Tirem a mão do nosso bolso | Fábio Campana

Tirem a mão do nosso bolso

A comissão especial da Câmara que analisa a reforma política aprovou na madrugada desta quinta-feira (10) propostas polêmicas, como a criação do “fundão” de R$3,6 bilhões, retirados dos cofres públicos, para financiar suas campanhas. Com informações do Diário do Poder.

Um destaque modificou o texto-base aprovado e alterou o sistema eleitoral para as eleições de 2018 e 2020, que passará a ser feita pelo chamado “distritão”. Por esse sistema, serão eleitos os candidatos mais votados para o Legislativo, sem levar em conta os votos recebidos pelo conjunto dos candidatos do partido, como é o sistema proporcional adotado atualmente.

O texto apresentado originalmente pelo deputado Vicente Candido (PT-SP), mantinha o sistema eleitoral atual para 2018 e 2020 e estabelecia que o sistema de voto distrital misto, que combina voto majoritário e em lista preordenada, dever ser regulamentado pelo Congresso em 2019 e, se regulamentado, passa a valer para as eleições de 2022.

A mudança foi aprovada por 17 votos a 15, em destaque do PMDB, com apoio das bancadas do DEM, do PSDB, do PSD e do PP e o distritão seria um modelo de transição ao distrital misto, que valeria a partir de 2022, mantendo a necessidade de regulamentação pelo Congresso.

“Nós precisamos de um tempo para montar a distribuição dos distritos no Brasil.

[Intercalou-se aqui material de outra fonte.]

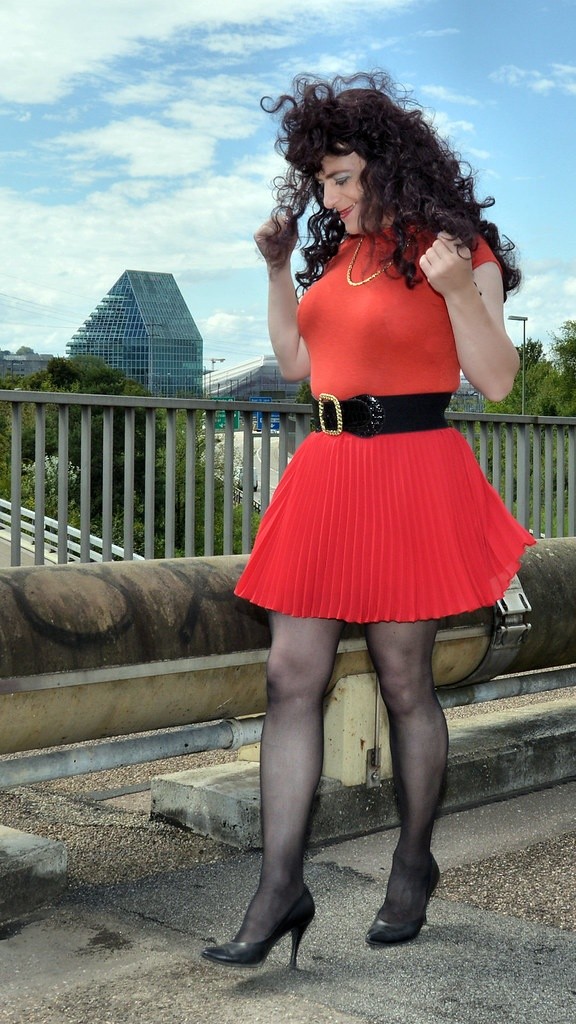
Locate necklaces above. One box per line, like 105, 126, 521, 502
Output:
347, 237, 410, 286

E o ‘distritão’ caminha para esse novo sistema, quebrando com o sistema proporcional que gerou um desgaste enorme até hoje”, disse o deputado Celso Pansera (PMDB-RJ).

O deputado Marcus Pestana (PSDB-MG) considera a mudança de modelo na votação para o Legislativo essencial. “O modelo atual está esgotado. Não dá para fingir que está tudo bem e continuar com o sistema atual, vamos de ‘distritão’ na transição para um sistema misto mais elaborado e transparente a partir de 2022”, disse.

Oposição

A deputada Maria do Rosário (PT-RS) considerou o distritão “um modelo elitista, no qual prepondera a presença individual, quando o Parlamento é, por natureza, coletivo na sua atribuição”.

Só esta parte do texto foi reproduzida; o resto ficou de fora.